> _EXERCISE OBJECTIVE_
Output the data below in full, character for character.

> _Data entries_
-- start --
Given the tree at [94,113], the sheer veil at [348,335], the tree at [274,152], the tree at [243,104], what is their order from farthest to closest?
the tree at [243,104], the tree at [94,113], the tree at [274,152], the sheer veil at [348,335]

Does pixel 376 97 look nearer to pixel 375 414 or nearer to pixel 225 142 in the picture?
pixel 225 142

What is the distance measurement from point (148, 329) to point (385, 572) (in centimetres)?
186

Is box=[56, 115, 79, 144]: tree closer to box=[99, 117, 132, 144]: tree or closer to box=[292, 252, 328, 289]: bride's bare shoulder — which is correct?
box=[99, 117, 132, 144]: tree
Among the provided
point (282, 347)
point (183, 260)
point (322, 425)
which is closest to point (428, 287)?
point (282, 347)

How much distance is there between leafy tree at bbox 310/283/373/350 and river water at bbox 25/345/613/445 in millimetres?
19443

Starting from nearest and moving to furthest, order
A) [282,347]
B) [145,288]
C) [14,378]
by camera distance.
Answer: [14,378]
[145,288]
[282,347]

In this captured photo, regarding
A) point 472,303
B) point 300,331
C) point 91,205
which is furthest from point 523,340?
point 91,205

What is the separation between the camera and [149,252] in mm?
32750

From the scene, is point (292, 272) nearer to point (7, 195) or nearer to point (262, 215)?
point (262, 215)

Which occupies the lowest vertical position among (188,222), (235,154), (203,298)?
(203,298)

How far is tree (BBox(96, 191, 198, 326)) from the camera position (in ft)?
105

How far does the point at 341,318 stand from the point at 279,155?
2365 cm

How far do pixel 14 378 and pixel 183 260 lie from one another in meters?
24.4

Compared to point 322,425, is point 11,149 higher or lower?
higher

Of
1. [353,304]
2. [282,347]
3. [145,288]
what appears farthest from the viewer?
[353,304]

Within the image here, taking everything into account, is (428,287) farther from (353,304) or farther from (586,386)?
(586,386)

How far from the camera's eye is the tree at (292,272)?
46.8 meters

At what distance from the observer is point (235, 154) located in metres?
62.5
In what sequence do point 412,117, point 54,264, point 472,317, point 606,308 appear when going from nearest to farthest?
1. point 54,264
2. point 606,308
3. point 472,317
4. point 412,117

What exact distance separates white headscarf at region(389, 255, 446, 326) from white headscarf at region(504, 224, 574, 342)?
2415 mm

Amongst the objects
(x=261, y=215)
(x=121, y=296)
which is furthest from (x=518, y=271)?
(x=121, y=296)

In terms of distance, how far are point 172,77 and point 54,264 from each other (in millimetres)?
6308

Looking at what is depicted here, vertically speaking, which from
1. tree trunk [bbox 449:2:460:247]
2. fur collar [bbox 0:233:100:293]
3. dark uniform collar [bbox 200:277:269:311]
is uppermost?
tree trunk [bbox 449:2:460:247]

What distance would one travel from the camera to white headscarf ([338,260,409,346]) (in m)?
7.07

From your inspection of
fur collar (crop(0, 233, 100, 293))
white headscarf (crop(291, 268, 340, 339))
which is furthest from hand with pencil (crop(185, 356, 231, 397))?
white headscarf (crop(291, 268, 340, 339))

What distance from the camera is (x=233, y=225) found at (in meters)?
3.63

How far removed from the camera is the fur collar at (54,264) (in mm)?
-- end --
> _RESULT BELOW_
Given the tree at [94,113], the sheer veil at [348,335], the tree at [274,152], the tree at [243,104], what is their order from farthest to closest?
the tree at [243,104], the tree at [94,113], the tree at [274,152], the sheer veil at [348,335]

Does pixel 376 97 look nearer to pixel 375 414 or nearer to pixel 225 142 in the picture?
pixel 225 142

What is the distance measurement from point (148, 329) to point (385, 572) (in centimetres)?
186

Is box=[56, 115, 79, 144]: tree closer to box=[99, 117, 132, 144]: tree or closer to box=[292, 252, 328, 289]: bride's bare shoulder — which is correct?
box=[99, 117, 132, 144]: tree
Among the provided
point (282, 347)
point (183, 260)
point (322, 425)
which is closest to point (428, 287)?
point (282, 347)

How much distance is there between leafy tree at bbox 310/283/373/350 and river water at bbox 25/345/613/445 in millimetres?
19443

Starting from nearest and moving to furthest, order
A) [282,347]
B) [145,288]
C) [14,378]
by camera distance.
Answer: [14,378]
[145,288]
[282,347]

In this captured photo, regarding
A) point 472,303
B) point 300,331
C) point 91,205
which is furthest from point 523,340?
point 91,205

What is the separation between the camera and [149,252] in mm?
32750

From the scene, is point (292, 272) nearer to point (7, 195) or nearer to point (262, 215)?
point (262, 215)

Which occupies the lowest vertical position among (188,222), (235,154), (203,298)?
(203,298)

How far is tree (BBox(96, 191, 198, 326)) from the camera position (in ft)?
105

How far does the point at 341,318 stand from the point at 279,155?
2365 cm

How far do pixel 14 378 and pixel 183 260 lie from one another in meters?
24.4

Compared to point 322,425, is point 11,149 higher or lower?
higher

Of
1. [353,304]
2. [282,347]
3. [145,288]
what appears farthest from the viewer?
[353,304]

Within the image here, taking everything into account, is (428,287) farther from (353,304) or farther from (586,386)?
(586,386)

How far from the camera's eye is the tree at (292,272)?
46.8 meters

At what distance from the observer is point (235, 154) located in metres?
62.5
In what sequence do point 412,117, point 54,264, point 472,317, point 606,308 appear when going from nearest to farthest?
1. point 54,264
2. point 606,308
3. point 472,317
4. point 412,117

What exact distance separates white headscarf at region(389, 255, 446, 326) from white headscarf at region(504, 224, 574, 342)?
2415 mm

Amongst the objects
(x=261, y=215)
(x=121, y=296)
which is furthest from (x=518, y=271)?
(x=121, y=296)

In terms of distance, how far are point 172,77 and point 54,264 from each other (in millimetres)?
6308

Looking at what is depicted here, vertically speaking, which from
1. tree trunk [bbox 449:2:460:247]
2. fur collar [bbox 0:233:100:293]
3. dark uniform collar [bbox 200:277:269:311]
is uppermost?
tree trunk [bbox 449:2:460:247]

What distance would one travel from the camera to white headscarf ([338,260,409,346]) (in m)?
7.07

From your inspection of
fur collar (crop(0, 233, 100, 293))
white headscarf (crop(291, 268, 340, 339))
which is furthest from hand with pencil (crop(185, 356, 231, 397))?
white headscarf (crop(291, 268, 340, 339))

What distance from the camera is (x=233, y=225) found at (in meters)?
3.63

How far removed from the camera is the fur collar at (54,264) (in mm)?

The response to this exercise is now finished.